In a desert retreat far from civilisation, retired war adviser, Richard Elster, spends his days with a young filmmaker intent on documenting his thoughts on war, time, and existence. Point Omega follows their tense, philosophical exchanges as they attempt to capture the essence of a world shaped by violence and secrecy. When Elster’s daughter arrives, her sudden disappearance shifts the story into darker, more mysterious territory. Through spare, hypnotic prose, the novel explores the quiet tension between isolation and connection, the limits of understanding, and the human impulse to seek meaning in an uncertain world.
Ross Lockhart has committed himself to the Convergence, a secret facility where the terminally ill are cryogenically preserved, awaiting a future where science might revive them. When he brings his terminally ill wife to the facility, his son Jeffrey joins them, unsettled by a place that promises escape from death. Zero K explores how far people will go to escape mortality, drawing out the emotional and ethical tensions in a world where technology offers new illusions of control.

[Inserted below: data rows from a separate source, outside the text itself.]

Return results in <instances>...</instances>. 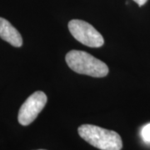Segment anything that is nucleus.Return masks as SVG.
Wrapping results in <instances>:
<instances>
[{
  "instance_id": "obj_1",
  "label": "nucleus",
  "mask_w": 150,
  "mask_h": 150,
  "mask_svg": "<svg viewBox=\"0 0 150 150\" xmlns=\"http://www.w3.org/2000/svg\"><path fill=\"white\" fill-rule=\"evenodd\" d=\"M65 59L70 69L80 74L103 78L109 72L106 64L84 51L71 50L66 54Z\"/></svg>"
},
{
  "instance_id": "obj_2",
  "label": "nucleus",
  "mask_w": 150,
  "mask_h": 150,
  "mask_svg": "<svg viewBox=\"0 0 150 150\" xmlns=\"http://www.w3.org/2000/svg\"><path fill=\"white\" fill-rule=\"evenodd\" d=\"M79 134L89 144L100 150H121L123 142L120 135L95 125L83 124L79 128Z\"/></svg>"
},
{
  "instance_id": "obj_3",
  "label": "nucleus",
  "mask_w": 150,
  "mask_h": 150,
  "mask_svg": "<svg viewBox=\"0 0 150 150\" xmlns=\"http://www.w3.org/2000/svg\"><path fill=\"white\" fill-rule=\"evenodd\" d=\"M69 29L76 40L88 47L100 48L104 43L101 33L88 22L73 19L69 23Z\"/></svg>"
},
{
  "instance_id": "obj_4",
  "label": "nucleus",
  "mask_w": 150,
  "mask_h": 150,
  "mask_svg": "<svg viewBox=\"0 0 150 150\" xmlns=\"http://www.w3.org/2000/svg\"><path fill=\"white\" fill-rule=\"evenodd\" d=\"M48 98L43 92L37 91L31 94L19 109L18 123L23 126H28L32 123L45 107Z\"/></svg>"
},
{
  "instance_id": "obj_5",
  "label": "nucleus",
  "mask_w": 150,
  "mask_h": 150,
  "mask_svg": "<svg viewBox=\"0 0 150 150\" xmlns=\"http://www.w3.org/2000/svg\"><path fill=\"white\" fill-rule=\"evenodd\" d=\"M0 38L10 43L13 47L20 48L23 45V38L20 33L7 19L0 17Z\"/></svg>"
},
{
  "instance_id": "obj_6",
  "label": "nucleus",
  "mask_w": 150,
  "mask_h": 150,
  "mask_svg": "<svg viewBox=\"0 0 150 150\" xmlns=\"http://www.w3.org/2000/svg\"><path fill=\"white\" fill-rule=\"evenodd\" d=\"M141 135L143 139L147 143H150V123L145 125L141 131Z\"/></svg>"
},
{
  "instance_id": "obj_7",
  "label": "nucleus",
  "mask_w": 150,
  "mask_h": 150,
  "mask_svg": "<svg viewBox=\"0 0 150 150\" xmlns=\"http://www.w3.org/2000/svg\"><path fill=\"white\" fill-rule=\"evenodd\" d=\"M134 2L136 3V4H138V5L139 6H143L145 4L148 2V0H134Z\"/></svg>"
},
{
  "instance_id": "obj_8",
  "label": "nucleus",
  "mask_w": 150,
  "mask_h": 150,
  "mask_svg": "<svg viewBox=\"0 0 150 150\" xmlns=\"http://www.w3.org/2000/svg\"><path fill=\"white\" fill-rule=\"evenodd\" d=\"M38 150H44V149H38Z\"/></svg>"
}]
</instances>
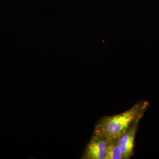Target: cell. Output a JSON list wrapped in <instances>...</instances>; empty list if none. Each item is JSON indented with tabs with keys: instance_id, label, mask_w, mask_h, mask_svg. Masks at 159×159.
Here are the masks:
<instances>
[{
	"instance_id": "obj_2",
	"label": "cell",
	"mask_w": 159,
	"mask_h": 159,
	"mask_svg": "<svg viewBox=\"0 0 159 159\" xmlns=\"http://www.w3.org/2000/svg\"><path fill=\"white\" fill-rule=\"evenodd\" d=\"M109 141L104 137L94 134L87 146L84 158L105 159Z\"/></svg>"
},
{
	"instance_id": "obj_1",
	"label": "cell",
	"mask_w": 159,
	"mask_h": 159,
	"mask_svg": "<svg viewBox=\"0 0 159 159\" xmlns=\"http://www.w3.org/2000/svg\"><path fill=\"white\" fill-rule=\"evenodd\" d=\"M148 105L147 101H140L122 113L102 117L95 126L94 134L108 140L119 139L134 125H139Z\"/></svg>"
},
{
	"instance_id": "obj_4",
	"label": "cell",
	"mask_w": 159,
	"mask_h": 159,
	"mask_svg": "<svg viewBox=\"0 0 159 159\" xmlns=\"http://www.w3.org/2000/svg\"><path fill=\"white\" fill-rule=\"evenodd\" d=\"M105 159H122V154L118 139L110 140Z\"/></svg>"
},
{
	"instance_id": "obj_3",
	"label": "cell",
	"mask_w": 159,
	"mask_h": 159,
	"mask_svg": "<svg viewBox=\"0 0 159 159\" xmlns=\"http://www.w3.org/2000/svg\"><path fill=\"white\" fill-rule=\"evenodd\" d=\"M138 125H134L118 139L119 146L122 151V159H129L132 156Z\"/></svg>"
}]
</instances>
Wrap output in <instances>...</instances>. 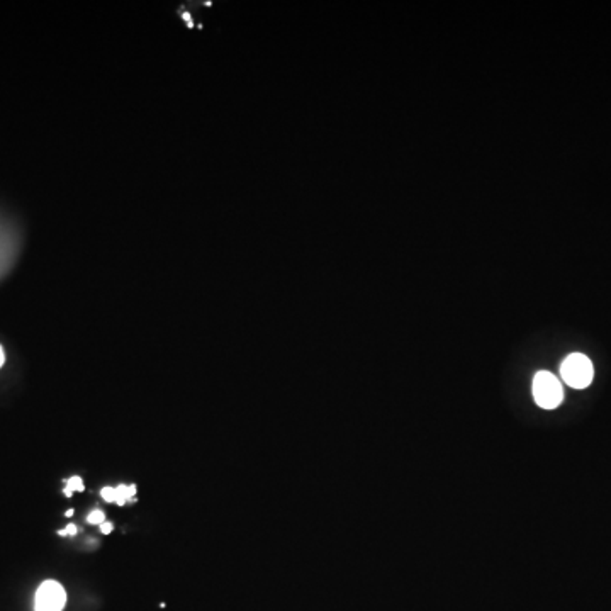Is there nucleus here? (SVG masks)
<instances>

A sudden digital blackout throws five people into a world without screens, signals, or connections in The Silence . Gathered in a New York apartment, they struggle to comprehend a reality unmediated by technology. Cut off from the digital hum that once shaped their lives, they face themselves and each other with a new, unsettling intimacy. DeLillo’s spare, haunting prose captures the vulnerability and strangeness of a world stripped of its familiar distractions, probing the quiet terror – and possibility – of life unplugged.
Why read Don DeLillo?
Don DeLillo is one of America’s most important and influential writers. He is perhaps the quintessential American novelist. Why? He engages with the history of his country and predicts its future with a freakish accuracy; he catches the voices, fears and hopes of the full range of Americans; the capaciousness of his work only serves to highlight his omnicompetence.
DeLillo has interrogated consumerism, intellectualism, terrorism, digital technology, the family, death, the power of violence, the impact of the Atomic Bomb; the list goes on. The importance of America, especially in the global events of the twentieth century, would ensure his relevance to readers everywhere, even if it weren’t for the fact that we in the West live in an increasingly homogenised culture, an increasingly American culture.
But for me, what makes him special isn’t all of this grand-sounding stuff.
The feeling I love most when reading is perhaps best called extrusion, that delightful rush that comes when the pull of a writer’s words on the page draw you towards a new experience: the quick expansion of consciousness, the shock of recognition, the delicious and surprising hit of emotion.
Some writers choose to think in macro terms and some at the micro-level of the sentence; DeLillo can do both. At his best, I think he’s one of few writers who can do them simultaneously. DeLillo writes books that are smart, funny, perceptive, moving, relevant and true because he can think big and write small. He gives himself more opportunities than most writers to bring the reader’s consciousness up to join him because of the fearlessness with which he explores the terrain of the world he finds himself in and the equal fearlessness of the way he deploys language to offer us his visionary remaking of it.
Every book feels like an act of deep thinking and we rush to meet him because he’s always out in front, there on the horizon, aiming for the bright edge.